WORK TO COMPLETE >>
Update the data, starting at the first line and going through the line that contains "79L74 70L37 59L22". Replace "Outline" with "Trace", leave everything else unchanged, and give back only those lines.
# # # # # # #
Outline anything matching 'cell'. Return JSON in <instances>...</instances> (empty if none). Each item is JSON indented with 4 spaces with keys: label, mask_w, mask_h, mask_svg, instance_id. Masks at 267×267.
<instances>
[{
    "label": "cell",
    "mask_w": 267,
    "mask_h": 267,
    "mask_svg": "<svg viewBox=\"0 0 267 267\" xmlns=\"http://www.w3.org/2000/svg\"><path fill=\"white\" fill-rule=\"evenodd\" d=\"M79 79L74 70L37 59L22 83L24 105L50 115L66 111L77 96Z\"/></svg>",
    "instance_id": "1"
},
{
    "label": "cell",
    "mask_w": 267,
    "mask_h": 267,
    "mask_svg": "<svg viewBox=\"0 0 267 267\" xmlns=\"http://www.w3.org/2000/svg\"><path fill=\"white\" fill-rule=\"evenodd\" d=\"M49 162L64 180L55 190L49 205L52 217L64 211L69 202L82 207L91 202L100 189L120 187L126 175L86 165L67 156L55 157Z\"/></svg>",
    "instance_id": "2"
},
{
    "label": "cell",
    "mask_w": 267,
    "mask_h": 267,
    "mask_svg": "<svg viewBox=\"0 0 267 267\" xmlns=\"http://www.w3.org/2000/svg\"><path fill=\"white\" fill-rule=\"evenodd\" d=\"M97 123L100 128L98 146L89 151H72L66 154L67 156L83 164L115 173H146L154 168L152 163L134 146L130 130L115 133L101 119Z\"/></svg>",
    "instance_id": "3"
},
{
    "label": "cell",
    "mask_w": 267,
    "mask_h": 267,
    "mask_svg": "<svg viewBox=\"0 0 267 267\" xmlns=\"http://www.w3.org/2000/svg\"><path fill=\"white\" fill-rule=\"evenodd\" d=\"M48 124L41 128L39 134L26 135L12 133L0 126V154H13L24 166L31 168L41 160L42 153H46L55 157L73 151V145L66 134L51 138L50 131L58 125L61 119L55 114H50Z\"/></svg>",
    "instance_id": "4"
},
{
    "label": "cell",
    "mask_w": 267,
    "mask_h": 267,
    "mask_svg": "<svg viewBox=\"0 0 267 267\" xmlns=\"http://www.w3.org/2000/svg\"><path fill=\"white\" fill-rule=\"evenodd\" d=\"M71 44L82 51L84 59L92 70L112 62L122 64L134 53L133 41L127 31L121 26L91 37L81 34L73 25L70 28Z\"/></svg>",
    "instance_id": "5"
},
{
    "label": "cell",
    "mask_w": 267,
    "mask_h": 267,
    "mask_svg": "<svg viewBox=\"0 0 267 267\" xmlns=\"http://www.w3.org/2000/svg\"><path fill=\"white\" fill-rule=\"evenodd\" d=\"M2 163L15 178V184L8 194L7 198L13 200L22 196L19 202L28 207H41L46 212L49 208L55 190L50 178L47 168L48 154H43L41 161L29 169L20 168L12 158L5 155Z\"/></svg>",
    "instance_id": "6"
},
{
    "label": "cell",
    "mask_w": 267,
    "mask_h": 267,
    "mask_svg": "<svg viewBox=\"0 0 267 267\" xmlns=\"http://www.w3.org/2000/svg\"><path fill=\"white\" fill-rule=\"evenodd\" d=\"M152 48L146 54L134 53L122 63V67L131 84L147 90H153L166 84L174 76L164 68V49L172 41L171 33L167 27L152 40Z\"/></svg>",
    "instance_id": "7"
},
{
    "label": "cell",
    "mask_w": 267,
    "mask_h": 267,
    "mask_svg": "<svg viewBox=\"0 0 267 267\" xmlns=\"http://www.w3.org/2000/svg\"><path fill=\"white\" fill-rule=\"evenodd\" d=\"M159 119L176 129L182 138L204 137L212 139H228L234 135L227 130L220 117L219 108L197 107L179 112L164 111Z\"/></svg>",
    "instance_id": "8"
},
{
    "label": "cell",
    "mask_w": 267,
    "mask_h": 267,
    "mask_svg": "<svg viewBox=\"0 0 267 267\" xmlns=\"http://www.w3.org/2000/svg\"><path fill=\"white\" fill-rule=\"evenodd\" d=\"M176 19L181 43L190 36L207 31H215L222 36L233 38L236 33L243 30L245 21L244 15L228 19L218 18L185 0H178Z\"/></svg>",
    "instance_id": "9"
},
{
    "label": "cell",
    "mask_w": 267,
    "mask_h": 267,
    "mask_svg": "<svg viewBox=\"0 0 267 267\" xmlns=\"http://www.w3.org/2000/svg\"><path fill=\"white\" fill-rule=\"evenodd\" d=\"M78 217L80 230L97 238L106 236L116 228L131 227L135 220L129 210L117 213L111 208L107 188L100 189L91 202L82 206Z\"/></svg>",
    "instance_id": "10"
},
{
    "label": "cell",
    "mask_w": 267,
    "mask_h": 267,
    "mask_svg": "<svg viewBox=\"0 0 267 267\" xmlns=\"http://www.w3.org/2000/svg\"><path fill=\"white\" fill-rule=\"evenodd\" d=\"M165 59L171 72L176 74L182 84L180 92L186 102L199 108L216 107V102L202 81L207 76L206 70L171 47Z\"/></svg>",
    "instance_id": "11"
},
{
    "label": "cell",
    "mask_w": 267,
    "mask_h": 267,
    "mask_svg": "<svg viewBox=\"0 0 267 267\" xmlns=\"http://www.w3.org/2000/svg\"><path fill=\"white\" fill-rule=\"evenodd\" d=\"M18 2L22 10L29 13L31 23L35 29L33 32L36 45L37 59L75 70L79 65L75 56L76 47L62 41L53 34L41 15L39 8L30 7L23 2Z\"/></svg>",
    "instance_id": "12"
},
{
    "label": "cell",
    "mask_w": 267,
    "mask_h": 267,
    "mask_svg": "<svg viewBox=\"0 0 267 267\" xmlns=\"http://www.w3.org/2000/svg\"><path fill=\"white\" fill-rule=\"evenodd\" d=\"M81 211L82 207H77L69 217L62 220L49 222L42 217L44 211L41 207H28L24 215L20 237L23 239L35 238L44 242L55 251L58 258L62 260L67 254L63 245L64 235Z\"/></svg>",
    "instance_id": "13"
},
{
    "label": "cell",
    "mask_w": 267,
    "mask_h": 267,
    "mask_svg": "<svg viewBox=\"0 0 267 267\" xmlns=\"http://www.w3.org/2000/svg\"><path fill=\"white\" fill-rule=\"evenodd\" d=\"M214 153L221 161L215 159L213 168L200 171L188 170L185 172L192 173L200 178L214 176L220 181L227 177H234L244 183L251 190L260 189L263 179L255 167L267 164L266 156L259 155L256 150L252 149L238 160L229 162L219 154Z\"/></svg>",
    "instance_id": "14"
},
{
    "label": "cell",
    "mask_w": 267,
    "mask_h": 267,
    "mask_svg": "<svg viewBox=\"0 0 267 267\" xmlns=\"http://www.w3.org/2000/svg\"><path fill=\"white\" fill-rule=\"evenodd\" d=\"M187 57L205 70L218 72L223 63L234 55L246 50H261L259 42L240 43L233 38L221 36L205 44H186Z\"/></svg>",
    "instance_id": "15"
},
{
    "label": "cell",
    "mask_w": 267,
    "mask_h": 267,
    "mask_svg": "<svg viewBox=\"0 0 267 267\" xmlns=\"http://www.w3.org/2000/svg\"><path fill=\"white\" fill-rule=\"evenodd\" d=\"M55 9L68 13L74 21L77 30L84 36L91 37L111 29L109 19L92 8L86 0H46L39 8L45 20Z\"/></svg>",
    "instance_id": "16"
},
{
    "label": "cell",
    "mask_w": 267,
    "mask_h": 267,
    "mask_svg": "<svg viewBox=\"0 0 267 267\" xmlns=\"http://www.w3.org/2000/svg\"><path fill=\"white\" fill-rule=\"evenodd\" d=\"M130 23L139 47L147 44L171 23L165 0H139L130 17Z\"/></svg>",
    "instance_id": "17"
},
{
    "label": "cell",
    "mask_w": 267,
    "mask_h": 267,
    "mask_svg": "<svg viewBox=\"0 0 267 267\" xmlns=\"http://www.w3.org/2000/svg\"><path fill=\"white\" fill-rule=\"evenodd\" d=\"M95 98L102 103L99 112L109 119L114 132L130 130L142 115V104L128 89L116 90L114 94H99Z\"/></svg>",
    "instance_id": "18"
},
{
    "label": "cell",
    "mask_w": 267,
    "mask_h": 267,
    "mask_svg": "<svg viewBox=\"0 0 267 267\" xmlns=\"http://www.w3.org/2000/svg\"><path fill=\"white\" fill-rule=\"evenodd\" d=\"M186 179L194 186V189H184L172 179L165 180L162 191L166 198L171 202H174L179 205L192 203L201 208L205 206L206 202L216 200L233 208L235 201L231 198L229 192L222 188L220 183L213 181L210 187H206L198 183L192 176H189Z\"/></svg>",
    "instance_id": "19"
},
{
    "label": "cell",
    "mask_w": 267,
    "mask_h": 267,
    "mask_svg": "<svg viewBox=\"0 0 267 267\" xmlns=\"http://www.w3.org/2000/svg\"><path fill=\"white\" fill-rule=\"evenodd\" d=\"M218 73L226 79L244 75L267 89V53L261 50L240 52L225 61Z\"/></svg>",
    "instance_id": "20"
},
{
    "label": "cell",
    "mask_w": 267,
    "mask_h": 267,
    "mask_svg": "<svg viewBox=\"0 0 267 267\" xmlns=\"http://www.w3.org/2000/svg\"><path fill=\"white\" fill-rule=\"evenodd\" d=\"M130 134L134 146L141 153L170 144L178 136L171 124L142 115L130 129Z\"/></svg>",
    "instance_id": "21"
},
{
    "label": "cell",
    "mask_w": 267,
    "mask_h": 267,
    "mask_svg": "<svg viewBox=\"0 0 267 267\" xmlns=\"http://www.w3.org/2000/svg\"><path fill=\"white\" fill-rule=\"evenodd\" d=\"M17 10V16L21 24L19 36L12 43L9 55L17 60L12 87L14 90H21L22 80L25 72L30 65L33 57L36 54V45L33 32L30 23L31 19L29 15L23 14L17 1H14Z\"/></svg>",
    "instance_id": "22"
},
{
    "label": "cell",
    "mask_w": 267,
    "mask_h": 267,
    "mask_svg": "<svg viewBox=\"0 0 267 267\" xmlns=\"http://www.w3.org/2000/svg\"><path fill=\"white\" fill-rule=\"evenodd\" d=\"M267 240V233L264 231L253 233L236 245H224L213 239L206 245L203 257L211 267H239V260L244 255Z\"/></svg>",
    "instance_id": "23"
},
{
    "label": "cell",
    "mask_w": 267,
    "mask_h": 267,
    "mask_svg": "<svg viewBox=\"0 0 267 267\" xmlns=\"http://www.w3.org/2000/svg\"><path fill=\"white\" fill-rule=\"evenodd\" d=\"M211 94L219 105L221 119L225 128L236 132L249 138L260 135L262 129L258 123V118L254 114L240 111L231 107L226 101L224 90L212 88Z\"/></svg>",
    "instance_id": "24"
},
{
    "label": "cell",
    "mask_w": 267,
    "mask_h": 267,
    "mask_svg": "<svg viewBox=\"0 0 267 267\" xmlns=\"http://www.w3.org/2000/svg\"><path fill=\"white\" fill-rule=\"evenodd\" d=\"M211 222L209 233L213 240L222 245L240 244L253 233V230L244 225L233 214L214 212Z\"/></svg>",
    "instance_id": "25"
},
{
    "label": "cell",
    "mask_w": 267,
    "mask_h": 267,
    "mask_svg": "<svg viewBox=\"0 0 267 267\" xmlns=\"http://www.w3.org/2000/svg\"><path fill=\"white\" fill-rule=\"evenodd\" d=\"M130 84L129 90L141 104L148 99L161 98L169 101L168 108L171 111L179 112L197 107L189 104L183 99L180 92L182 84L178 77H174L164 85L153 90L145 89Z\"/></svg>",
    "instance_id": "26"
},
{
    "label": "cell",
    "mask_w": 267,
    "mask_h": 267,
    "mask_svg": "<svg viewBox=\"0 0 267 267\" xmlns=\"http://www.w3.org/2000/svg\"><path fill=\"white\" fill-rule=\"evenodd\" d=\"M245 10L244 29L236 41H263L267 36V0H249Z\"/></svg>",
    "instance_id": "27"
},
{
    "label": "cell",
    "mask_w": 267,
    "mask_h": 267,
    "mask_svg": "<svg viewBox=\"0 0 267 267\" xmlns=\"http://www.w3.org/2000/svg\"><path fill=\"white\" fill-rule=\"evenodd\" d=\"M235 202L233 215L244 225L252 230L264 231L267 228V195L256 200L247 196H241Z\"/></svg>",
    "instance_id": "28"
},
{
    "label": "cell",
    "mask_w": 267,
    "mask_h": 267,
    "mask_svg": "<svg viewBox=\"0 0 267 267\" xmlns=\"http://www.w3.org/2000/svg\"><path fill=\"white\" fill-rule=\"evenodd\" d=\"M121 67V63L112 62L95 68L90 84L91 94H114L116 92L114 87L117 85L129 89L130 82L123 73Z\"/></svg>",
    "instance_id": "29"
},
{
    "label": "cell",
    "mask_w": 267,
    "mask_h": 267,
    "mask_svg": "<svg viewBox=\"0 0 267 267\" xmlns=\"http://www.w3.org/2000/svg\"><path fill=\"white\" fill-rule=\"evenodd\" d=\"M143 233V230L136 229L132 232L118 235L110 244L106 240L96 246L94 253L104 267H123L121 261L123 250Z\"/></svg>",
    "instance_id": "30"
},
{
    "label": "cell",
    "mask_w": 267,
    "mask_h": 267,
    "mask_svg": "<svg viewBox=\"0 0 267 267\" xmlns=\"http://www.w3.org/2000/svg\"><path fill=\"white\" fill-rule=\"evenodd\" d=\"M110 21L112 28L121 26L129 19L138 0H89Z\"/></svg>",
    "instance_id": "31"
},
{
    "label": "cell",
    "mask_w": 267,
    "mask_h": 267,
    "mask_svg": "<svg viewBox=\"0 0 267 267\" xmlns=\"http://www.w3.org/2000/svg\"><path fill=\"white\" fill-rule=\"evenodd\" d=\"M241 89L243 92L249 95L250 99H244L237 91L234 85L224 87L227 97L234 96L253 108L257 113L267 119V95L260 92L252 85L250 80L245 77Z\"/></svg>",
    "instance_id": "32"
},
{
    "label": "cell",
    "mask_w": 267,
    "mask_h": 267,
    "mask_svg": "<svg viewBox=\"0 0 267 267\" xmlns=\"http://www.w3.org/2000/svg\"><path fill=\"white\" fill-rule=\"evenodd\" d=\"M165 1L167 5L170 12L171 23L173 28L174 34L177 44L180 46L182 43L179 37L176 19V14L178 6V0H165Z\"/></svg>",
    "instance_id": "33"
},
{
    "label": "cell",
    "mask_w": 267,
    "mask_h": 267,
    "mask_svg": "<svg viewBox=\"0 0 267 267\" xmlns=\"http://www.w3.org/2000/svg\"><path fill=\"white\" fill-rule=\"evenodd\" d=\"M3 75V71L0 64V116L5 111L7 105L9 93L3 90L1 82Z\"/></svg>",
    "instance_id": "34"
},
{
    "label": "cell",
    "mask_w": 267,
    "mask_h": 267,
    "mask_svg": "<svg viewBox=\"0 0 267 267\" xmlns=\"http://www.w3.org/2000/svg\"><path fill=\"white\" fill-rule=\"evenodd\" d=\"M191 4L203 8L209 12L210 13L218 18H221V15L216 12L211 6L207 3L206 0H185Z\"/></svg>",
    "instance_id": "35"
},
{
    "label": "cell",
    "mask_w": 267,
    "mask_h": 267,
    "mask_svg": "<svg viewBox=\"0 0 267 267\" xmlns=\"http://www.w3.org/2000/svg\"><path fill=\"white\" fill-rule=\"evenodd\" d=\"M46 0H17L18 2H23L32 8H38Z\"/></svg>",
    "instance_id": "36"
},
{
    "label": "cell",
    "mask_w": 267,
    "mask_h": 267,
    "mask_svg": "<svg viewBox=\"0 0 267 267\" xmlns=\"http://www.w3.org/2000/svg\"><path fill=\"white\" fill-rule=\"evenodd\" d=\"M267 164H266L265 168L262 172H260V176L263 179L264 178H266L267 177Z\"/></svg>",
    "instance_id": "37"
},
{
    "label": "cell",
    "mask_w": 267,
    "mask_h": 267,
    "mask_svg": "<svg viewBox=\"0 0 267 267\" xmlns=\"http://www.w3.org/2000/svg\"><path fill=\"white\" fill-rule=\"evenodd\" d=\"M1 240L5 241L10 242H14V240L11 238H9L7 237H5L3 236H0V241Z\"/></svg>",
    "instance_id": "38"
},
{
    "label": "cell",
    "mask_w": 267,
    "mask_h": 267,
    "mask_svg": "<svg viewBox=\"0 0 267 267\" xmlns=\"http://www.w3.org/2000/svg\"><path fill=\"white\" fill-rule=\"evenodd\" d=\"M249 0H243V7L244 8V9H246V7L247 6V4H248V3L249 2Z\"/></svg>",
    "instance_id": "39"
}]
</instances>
# # # # # # #
THE ANSWER >>
Trace anything matching 'cell'. Return JSON in <instances>...</instances> (empty if none). Each item is JSON indented with 4 spaces with keys: label, mask_w, mask_h, mask_svg, instance_id. Masks at 267×267.
<instances>
[{
    "label": "cell",
    "mask_w": 267,
    "mask_h": 267,
    "mask_svg": "<svg viewBox=\"0 0 267 267\" xmlns=\"http://www.w3.org/2000/svg\"><path fill=\"white\" fill-rule=\"evenodd\" d=\"M79 79L74 70L37 59L22 83L24 105L50 115L66 111L77 96Z\"/></svg>",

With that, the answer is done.